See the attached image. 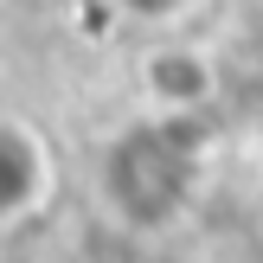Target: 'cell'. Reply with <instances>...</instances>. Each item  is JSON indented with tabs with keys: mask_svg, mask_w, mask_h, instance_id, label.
<instances>
[{
	"mask_svg": "<svg viewBox=\"0 0 263 263\" xmlns=\"http://www.w3.org/2000/svg\"><path fill=\"white\" fill-rule=\"evenodd\" d=\"M174 122L180 116L128 122L103 154V193L128 225H167L193 193V154Z\"/></svg>",
	"mask_w": 263,
	"mask_h": 263,
	"instance_id": "1",
	"label": "cell"
},
{
	"mask_svg": "<svg viewBox=\"0 0 263 263\" xmlns=\"http://www.w3.org/2000/svg\"><path fill=\"white\" fill-rule=\"evenodd\" d=\"M135 84L154 116H193L218 97V64L186 32H154V45L135 58Z\"/></svg>",
	"mask_w": 263,
	"mask_h": 263,
	"instance_id": "2",
	"label": "cell"
},
{
	"mask_svg": "<svg viewBox=\"0 0 263 263\" xmlns=\"http://www.w3.org/2000/svg\"><path fill=\"white\" fill-rule=\"evenodd\" d=\"M51 186L45 141L20 122H0V218H26Z\"/></svg>",
	"mask_w": 263,
	"mask_h": 263,
	"instance_id": "3",
	"label": "cell"
},
{
	"mask_svg": "<svg viewBox=\"0 0 263 263\" xmlns=\"http://www.w3.org/2000/svg\"><path fill=\"white\" fill-rule=\"evenodd\" d=\"M116 20L141 26V32H186L193 20L205 13V0H103Z\"/></svg>",
	"mask_w": 263,
	"mask_h": 263,
	"instance_id": "4",
	"label": "cell"
}]
</instances>
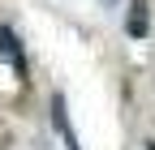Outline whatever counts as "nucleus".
Masks as SVG:
<instances>
[{
    "mask_svg": "<svg viewBox=\"0 0 155 150\" xmlns=\"http://www.w3.org/2000/svg\"><path fill=\"white\" fill-rule=\"evenodd\" d=\"M0 60L13 64L17 77H26V56H22V43H17V34H13L9 26H0Z\"/></svg>",
    "mask_w": 155,
    "mask_h": 150,
    "instance_id": "obj_1",
    "label": "nucleus"
},
{
    "mask_svg": "<svg viewBox=\"0 0 155 150\" xmlns=\"http://www.w3.org/2000/svg\"><path fill=\"white\" fill-rule=\"evenodd\" d=\"M125 30L134 34V39L147 34V0H129V22H125Z\"/></svg>",
    "mask_w": 155,
    "mask_h": 150,
    "instance_id": "obj_2",
    "label": "nucleus"
},
{
    "mask_svg": "<svg viewBox=\"0 0 155 150\" xmlns=\"http://www.w3.org/2000/svg\"><path fill=\"white\" fill-rule=\"evenodd\" d=\"M147 150H155V142H147Z\"/></svg>",
    "mask_w": 155,
    "mask_h": 150,
    "instance_id": "obj_3",
    "label": "nucleus"
},
{
    "mask_svg": "<svg viewBox=\"0 0 155 150\" xmlns=\"http://www.w3.org/2000/svg\"><path fill=\"white\" fill-rule=\"evenodd\" d=\"M108 5H112V0H108Z\"/></svg>",
    "mask_w": 155,
    "mask_h": 150,
    "instance_id": "obj_4",
    "label": "nucleus"
}]
</instances>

------------------------------

**WORK TO DO**
Show every line of the listing above that contains the string "viewBox", matching case exactly.

**EXERCISE ANSWER**
	"mask_svg": "<svg viewBox=\"0 0 263 263\" xmlns=\"http://www.w3.org/2000/svg\"><path fill=\"white\" fill-rule=\"evenodd\" d=\"M174 122L180 116L128 122L103 154V193L128 225H167L193 193V154Z\"/></svg>",
	"mask_svg": "<svg viewBox=\"0 0 263 263\" xmlns=\"http://www.w3.org/2000/svg\"><path fill=\"white\" fill-rule=\"evenodd\" d=\"M135 84L154 116H193L218 97V64L186 32H154V45L135 58Z\"/></svg>",
	"mask_svg": "<svg viewBox=\"0 0 263 263\" xmlns=\"http://www.w3.org/2000/svg\"><path fill=\"white\" fill-rule=\"evenodd\" d=\"M51 186L45 141L20 122H0V218H26Z\"/></svg>",
	"mask_svg": "<svg viewBox=\"0 0 263 263\" xmlns=\"http://www.w3.org/2000/svg\"><path fill=\"white\" fill-rule=\"evenodd\" d=\"M116 20L141 26V32H186L193 20L205 13V0H103Z\"/></svg>",
    "mask_svg": "<svg viewBox=\"0 0 155 150\" xmlns=\"http://www.w3.org/2000/svg\"><path fill=\"white\" fill-rule=\"evenodd\" d=\"M0 60L13 64L17 77H26V56H22V43H17V34H13L9 26H0Z\"/></svg>",
    "mask_svg": "<svg viewBox=\"0 0 155 150\" xmlns=\"http://www.w3.org/2000/svg\"><path fill=\"white\" fill-rule=\"evenodd\" d=\"M125 30L134 34V39L147 34V0H129V22H125Z\"/></svg>",
    "mask_svg": "<svg viewBox=\"0 0 155 150\" xmlns=\"http://www.w3.org/2000/svg\"><path fill=\"white\" fill-rule=\"evenodd\" d=\"M147 150H155V142H147Z\"/></svg>",
    "mask_svg": "<svg viewBox=\"0 0 155 150\" xmlns=\"http://www.w3.org/2000/svg\"><path fill=\"white\" fill-rule=\"evenodd\" d=\"M108 5H112V0H108Z\"/></svg>",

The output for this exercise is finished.